Image-caption web data
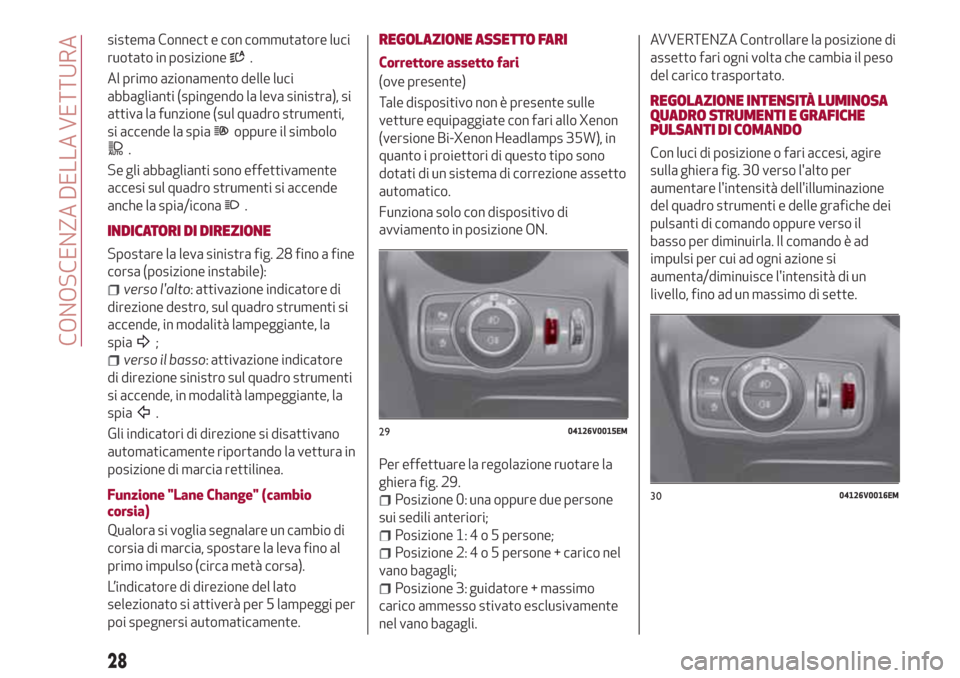 Alfa Romeo Stelvio 2017  Manuale del proprietario (in Italian) sistema Connect e con commutatore luci
ruotato in posizione
.
Al primo azionamento delle luci
abbaglianti (spingendo la leva sinistra), si
attiva la funzione (sul quadro strumenti,
si accende la spia
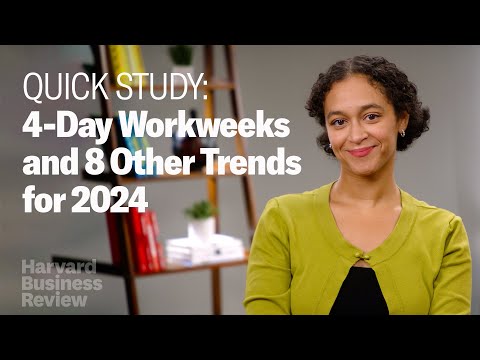Four-day Workweeks and 8 Other Trends That May Shape 2024 and Beyond [Video]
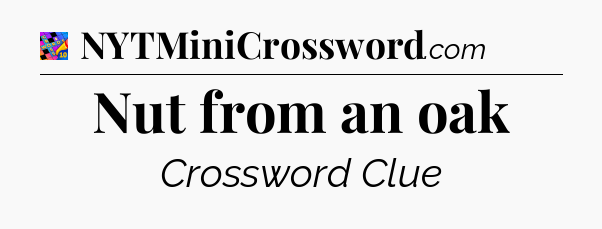 Nut from an oak Crossword Clue
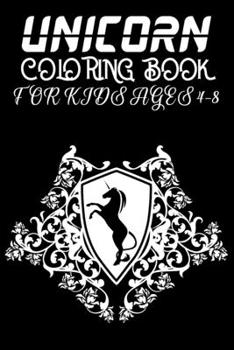 Unicorn Coloring Book for Kids Ages 4-8: Best Cute Coloring Books For Ages 4-8 | 100 Pulse Unique unicorn color book Ever
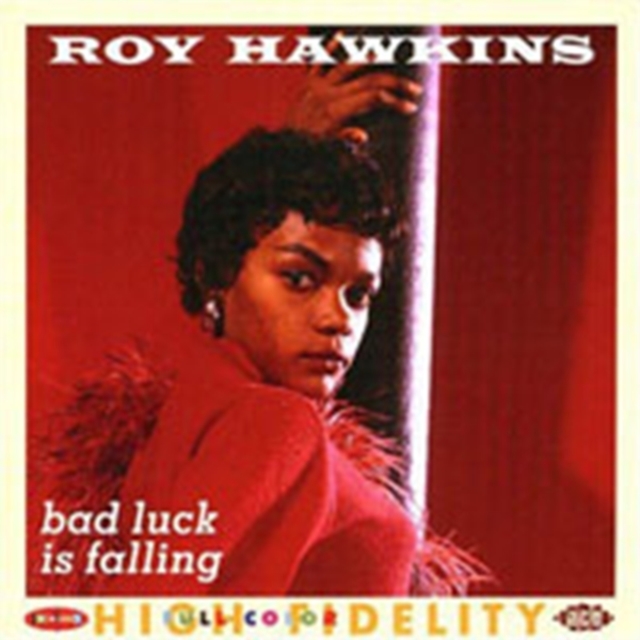 Levně Bad Luck Is Falling: The Modern Rpm and Kent Recordings 2 (Roy Hawkins) (CD / Album)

§ Task to complete: Above are the records; copy every one of them exactly and omit the images.

§ Reply:
 Alfa Romeo Stelvio 2017  Manuale del proprietario (in Italian) sistema Connect e con commutatore luci
ruotato in posizione
.
Al primo azionamento delle luci
abbaglianti (spingendo la leva sinistra), si
attiva la funzione (sul quadro strumenti,
si accende la spia
Four-day Workweeks and 8 Other Trends That May Shape 2024 and Beyond [Video]
 Nut from an oak Crossword Clue
 Unicorn Coloring Book for Kids Ages 4-8: Best Cute Coloring Books For Ages 4-8 | 100 Pulse Unique unicorn color book Ever
 Levně Bad Luck Is Falling: The Modern Rpm and Kent Recordings 2 (Roy Hawkins) (CD / Album)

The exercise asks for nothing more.